> **EXTRACTED TEXT**
════════════════════

Most of what I would have said has already been said by the other contributors here; you already have some good stuff to go off of. Analysis is a good skill for any musician to have, so my general recommendation is to learn concepts that you can apply to any any situation and expand upon as you encounter new music. I was fortunate enough to learn from people who had this sort of pedagogy in mind, and I'd like to think that other people have the same general attitude towards music.

I'm going to isolate a small bit of this discussion in order to introduce a couple of ideas. There was talk a little earlier about the words "parallel" and "stacked"; they belong to two different realms - the horizontal and the vertical. I'm going to talk about verticality first: whenever you have one pitch, or a chord, it's said to be a vertical sonority. However, when looking at a melody or a rhythm, where music is moving in time, we can consider it a horizontal event. Obviously, as music is an art that exists in time, all music has a horizontal aspect (unlike, say, a painting, which remains constant and unchanged no matter how long you look at it), but verticality is something that's unique to just a few musical cultures. Western music (like Western European, not like John Wayne) has the most complex vertical definition of music, and we therefore have systems by which to codify vertical events. We refer to two or more pitches sounding at the same time as "harmony". celticelk mentioned stacked fourths and fifths.

════════════════════

> **ACTIVITIES**
A - List every word that the forum post on musical analysis places inside quotation marks.
B - In the forum post on musical analysis, what is given as an example of an art form that stays constant and unchanged however long you look at it?

(Collected data entries)
════════════════════

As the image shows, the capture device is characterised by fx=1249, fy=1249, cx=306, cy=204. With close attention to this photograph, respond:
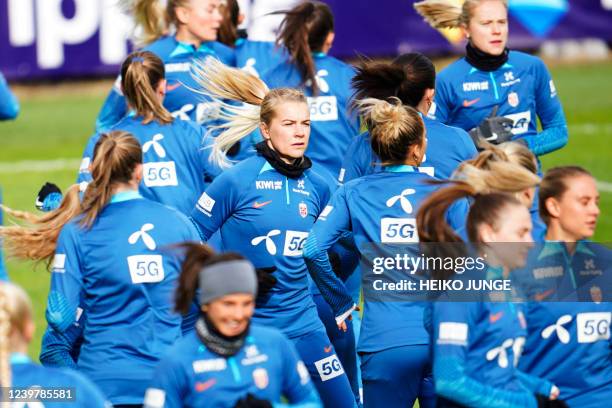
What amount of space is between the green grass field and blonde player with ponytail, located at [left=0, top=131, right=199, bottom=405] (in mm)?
5156

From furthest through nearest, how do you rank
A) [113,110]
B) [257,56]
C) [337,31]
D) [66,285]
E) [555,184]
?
[337,31] < [257,56] < [113,110] < [66,285] < [555,184]

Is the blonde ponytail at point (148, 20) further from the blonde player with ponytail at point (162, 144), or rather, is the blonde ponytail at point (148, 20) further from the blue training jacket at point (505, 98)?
the blue training jacket at point (505, 98)

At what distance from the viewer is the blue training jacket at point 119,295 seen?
607cm

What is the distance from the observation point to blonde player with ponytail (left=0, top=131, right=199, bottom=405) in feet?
19.9

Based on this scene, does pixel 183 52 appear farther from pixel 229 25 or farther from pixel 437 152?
pixel 437 152

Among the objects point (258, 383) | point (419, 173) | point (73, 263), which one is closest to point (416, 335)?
point (419, 173)

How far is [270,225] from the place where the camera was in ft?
23.7

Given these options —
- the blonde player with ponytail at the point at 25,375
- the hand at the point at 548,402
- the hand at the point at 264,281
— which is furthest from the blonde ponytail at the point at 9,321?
the hand at the point at 548,402

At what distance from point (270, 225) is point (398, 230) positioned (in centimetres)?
98

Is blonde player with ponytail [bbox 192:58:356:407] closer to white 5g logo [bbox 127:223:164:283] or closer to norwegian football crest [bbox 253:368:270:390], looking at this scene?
white 5g logo [bbox 127:223:164:283]

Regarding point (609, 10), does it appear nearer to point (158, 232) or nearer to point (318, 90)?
point (318, 90)

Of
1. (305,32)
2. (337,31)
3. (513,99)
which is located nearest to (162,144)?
(305,32)

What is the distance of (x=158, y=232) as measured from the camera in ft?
20.3

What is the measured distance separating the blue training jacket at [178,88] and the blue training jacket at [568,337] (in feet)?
12.1
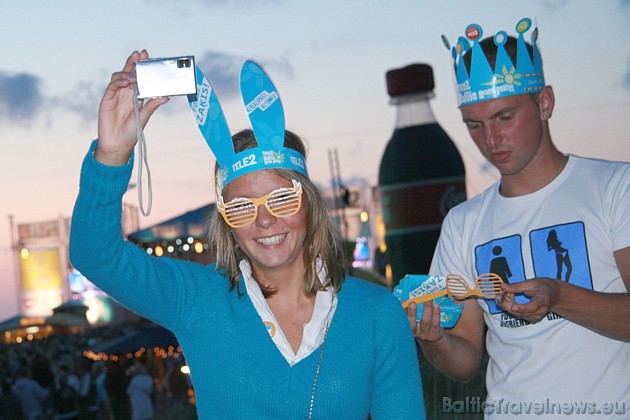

════════════════════

> **ANSWERS IN ORDER**
A - parallel, stacked, harmony

B - A painting.